The thing that I am not such a big fan with regards to medical school is how quickly the students become jaded. It gets to the point where you meet up with old friends and classmates at bars, the subject of talk is complaining about rotations … of course, there are good times too when someone will actually talk positively about a rotation but a large chunk is of people bitching about some attending, some resident blah blah blah …. and in the end, how you scored on your test.
I mean, is that what learning has come down to? I sometimes feel like the whole focus on getting that desired score really blinds people from actually learning something. I guess I am one to say since I am not one who has phenomenal scores on her tests … but there is absolutely no doubt in my mind, I love to learn, I love what I’m doing, and I’m aware there are down times …. but I remain cognizant to how much I’m letting it affect me.
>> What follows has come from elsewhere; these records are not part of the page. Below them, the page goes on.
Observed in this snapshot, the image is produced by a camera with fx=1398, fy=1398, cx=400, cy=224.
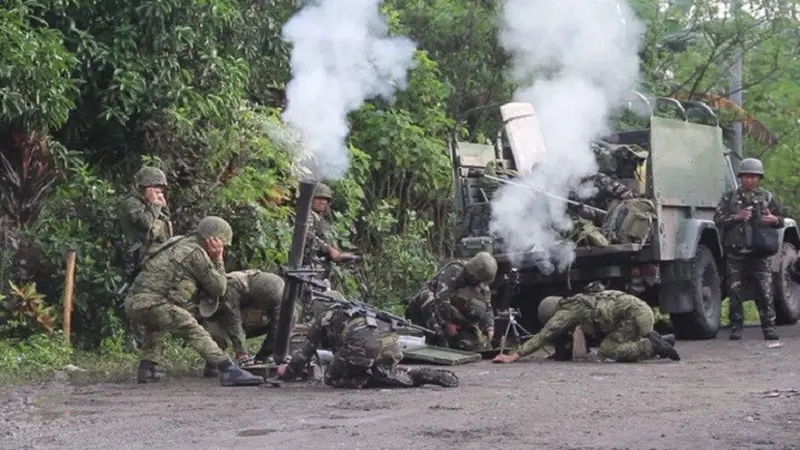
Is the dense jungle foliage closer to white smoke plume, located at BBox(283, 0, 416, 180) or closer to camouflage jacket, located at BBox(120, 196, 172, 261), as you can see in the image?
white smoke plume, located at BBox(283, 0, 416, 180)

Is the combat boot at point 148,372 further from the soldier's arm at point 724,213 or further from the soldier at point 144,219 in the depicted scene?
the soldier's arm at point 724,213

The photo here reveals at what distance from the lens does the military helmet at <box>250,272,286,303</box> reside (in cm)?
1089

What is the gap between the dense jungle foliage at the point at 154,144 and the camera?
11.8 meters

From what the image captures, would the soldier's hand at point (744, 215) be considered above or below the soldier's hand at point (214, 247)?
above

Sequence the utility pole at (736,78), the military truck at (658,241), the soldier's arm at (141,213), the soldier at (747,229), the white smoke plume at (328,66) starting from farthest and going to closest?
the utility pole at (736,78)
the soldier at (747,229)
the military truck at (658,241)
the white smoke plume at (328,66)
the soldier's arm at (141,213)

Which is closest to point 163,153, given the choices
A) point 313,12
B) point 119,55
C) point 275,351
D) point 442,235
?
point 119,55

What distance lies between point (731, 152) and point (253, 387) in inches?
297

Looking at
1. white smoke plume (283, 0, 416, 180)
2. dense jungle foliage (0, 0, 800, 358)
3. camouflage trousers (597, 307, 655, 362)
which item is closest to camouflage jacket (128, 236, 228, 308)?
dense jungle foliage (0, 0, 800, 358)

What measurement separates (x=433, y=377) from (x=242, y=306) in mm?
2096

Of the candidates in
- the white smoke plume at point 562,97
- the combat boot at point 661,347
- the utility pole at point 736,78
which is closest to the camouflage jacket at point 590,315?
the combat boot at point 661,347

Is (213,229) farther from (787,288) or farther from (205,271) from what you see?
(787,288)

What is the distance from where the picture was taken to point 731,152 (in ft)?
50.8

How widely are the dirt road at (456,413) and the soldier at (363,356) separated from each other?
0.18 metres

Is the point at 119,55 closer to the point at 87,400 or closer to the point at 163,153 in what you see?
the point at 163,153
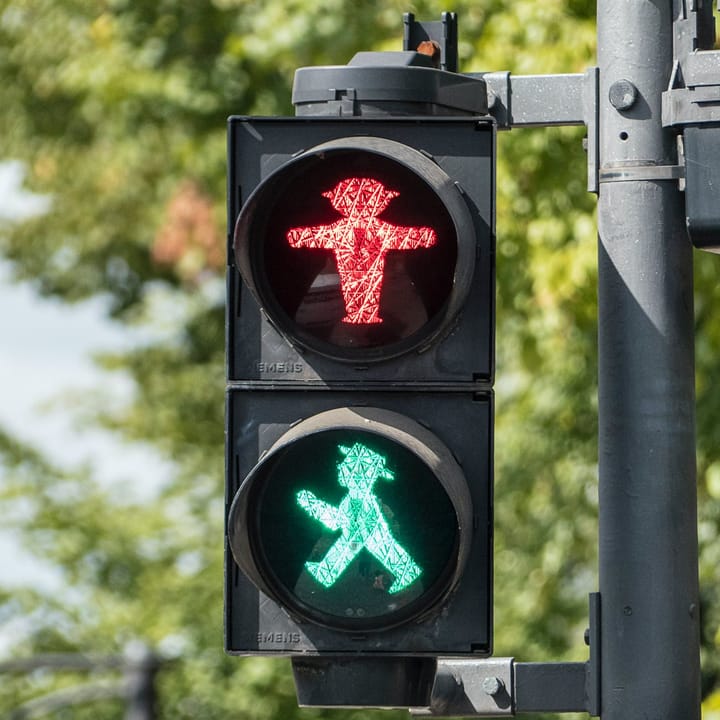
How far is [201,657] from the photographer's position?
41.9ft

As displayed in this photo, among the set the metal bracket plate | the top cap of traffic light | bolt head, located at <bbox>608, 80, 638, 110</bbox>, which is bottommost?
the metal bracket plate

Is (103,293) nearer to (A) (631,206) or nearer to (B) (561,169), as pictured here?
(B) (561,169)

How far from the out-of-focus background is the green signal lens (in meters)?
3.43

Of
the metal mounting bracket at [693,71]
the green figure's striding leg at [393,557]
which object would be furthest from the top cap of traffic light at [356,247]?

Grumpy doctors are not good for patients and also get sued more frequently.
However, to be complaining pretty consistently when you have down time … I don’t know what to say about that. I do complain too but a good portion of the time, if there is something that sucks, I can’t elaborate very much because elaborating on something I don’t like just makes me even more exhausted. I’d rather veer away from all that negative energy if possible and save it for the next day before my energy gets sucked out again (if that were my day by day schedule …). Maybe I’m being a bit naive and not too understanding of the shoes that some people have to walk in …. either way, that is just an aspect of medical school that I find a bit disheartening for the position of future doctors.
Yes it does get psychologically draining, yes it is not a field where you get a golden star for every deed you do …. hence, you gotta really love it if you wanna do it. But doesn’t that go for everything?